*Task brief:*
In the comment thread below, what atmospheric CO2 level do James Hansen and colleagues recommend?

Claude Rigney | 16 December 2008  

Australia's population will expand by 45% b/n 1990 and 2020?

Seems to me a cure for food security, for how then in 2020 do we have zero population growth, or is Mr Rudd not telling us that the plan is to keep piling on the numbers until we starve to death, for by 2020 and certainly beyond, there won't be the food in the outside world to supplement our deficit.


michael mazur | 22 December 2008  

Claude Rigney wonders what carbon emission target for which Tony Kevin should argue. He mentions IPCC, Stern and Garnaut as founts of wisdom, and Stern and Garnaut are economists who refer to the IPCC. The IPCC, in turn, may have contain scientists, but its final assessments are always vetted by the political paymasters (refer Political corruption of IPCC Report? by David Wasdell.

NASA’s James Hansen and colleagues, however, have not been so muzzled (God Bless America). In a recent paper “Target Atmosphere CO2: Where Should Humanity Aim?”, they answer Claude’s question, recommending that atmosphere CO2 should be 350 ppm.

Atmosphere CO2 is presently approaching 390 ppm, from 280 ppm in 1750AD, and 180 ppm during the most recent glaciation c20000BC. In the million years prior to the Industrial Revolution, the highest atmospheric CO2 level was during an interglacial warm period, and was 315 ppm. All human civilisation has developed during the present interglacial.

*Provided data:*
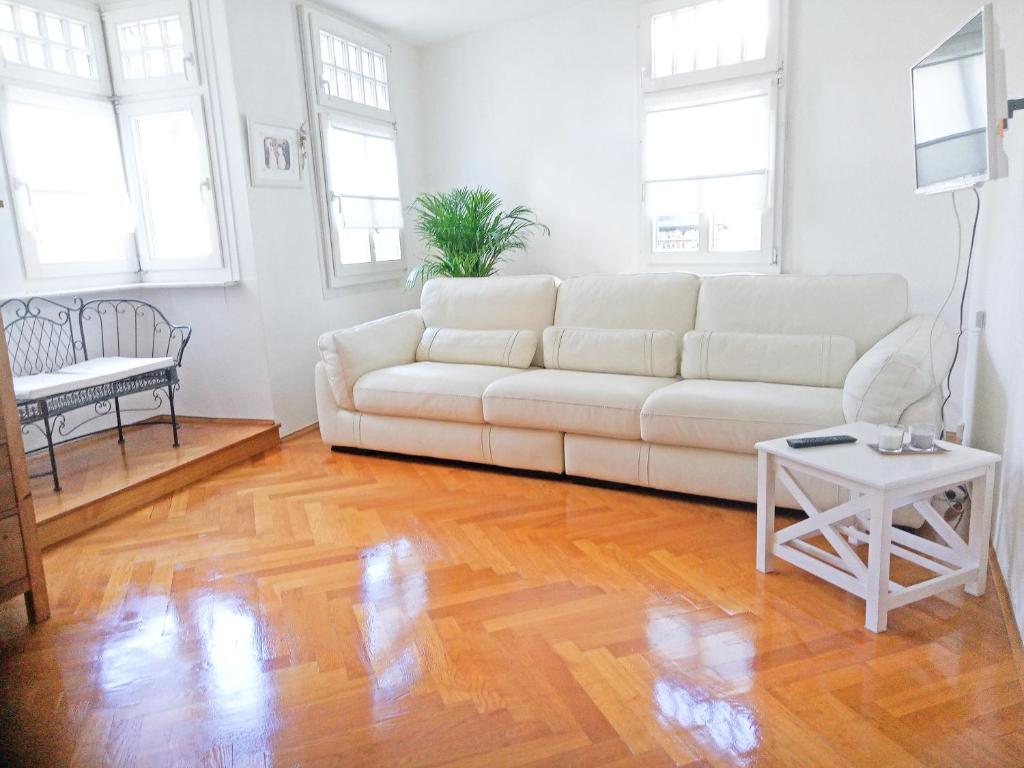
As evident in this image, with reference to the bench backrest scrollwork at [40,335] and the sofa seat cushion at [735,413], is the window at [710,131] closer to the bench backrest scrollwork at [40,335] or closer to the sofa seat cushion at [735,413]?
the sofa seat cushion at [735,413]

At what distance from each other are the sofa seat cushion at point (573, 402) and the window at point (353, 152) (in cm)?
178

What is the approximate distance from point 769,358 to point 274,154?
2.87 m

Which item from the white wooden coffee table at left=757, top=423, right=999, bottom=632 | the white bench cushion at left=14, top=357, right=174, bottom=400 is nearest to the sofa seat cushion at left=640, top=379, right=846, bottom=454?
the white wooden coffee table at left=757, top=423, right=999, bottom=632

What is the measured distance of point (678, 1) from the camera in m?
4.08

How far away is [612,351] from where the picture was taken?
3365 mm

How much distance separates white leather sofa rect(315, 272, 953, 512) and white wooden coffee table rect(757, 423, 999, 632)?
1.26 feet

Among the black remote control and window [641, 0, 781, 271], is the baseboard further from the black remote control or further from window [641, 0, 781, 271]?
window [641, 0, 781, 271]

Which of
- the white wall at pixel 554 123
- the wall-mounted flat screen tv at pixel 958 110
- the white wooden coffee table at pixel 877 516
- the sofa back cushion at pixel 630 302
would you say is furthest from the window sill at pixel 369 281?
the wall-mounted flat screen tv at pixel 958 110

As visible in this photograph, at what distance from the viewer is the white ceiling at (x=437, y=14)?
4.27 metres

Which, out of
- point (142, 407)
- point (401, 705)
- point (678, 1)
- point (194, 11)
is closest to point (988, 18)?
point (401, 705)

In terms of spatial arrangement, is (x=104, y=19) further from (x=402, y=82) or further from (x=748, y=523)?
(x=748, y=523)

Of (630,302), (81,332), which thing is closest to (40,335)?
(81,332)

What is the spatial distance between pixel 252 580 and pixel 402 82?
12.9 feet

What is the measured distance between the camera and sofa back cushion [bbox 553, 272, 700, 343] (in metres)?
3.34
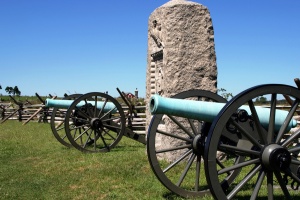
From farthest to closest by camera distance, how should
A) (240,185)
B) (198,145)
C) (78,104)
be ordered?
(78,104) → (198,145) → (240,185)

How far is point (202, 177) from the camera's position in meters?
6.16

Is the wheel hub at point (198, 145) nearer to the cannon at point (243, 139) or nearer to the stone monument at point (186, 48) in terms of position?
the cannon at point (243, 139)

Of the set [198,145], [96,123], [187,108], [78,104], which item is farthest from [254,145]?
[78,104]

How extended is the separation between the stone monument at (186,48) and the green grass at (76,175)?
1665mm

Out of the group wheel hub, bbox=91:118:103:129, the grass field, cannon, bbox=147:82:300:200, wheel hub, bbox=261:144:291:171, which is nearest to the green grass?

*Reply to the task:*
350 ppm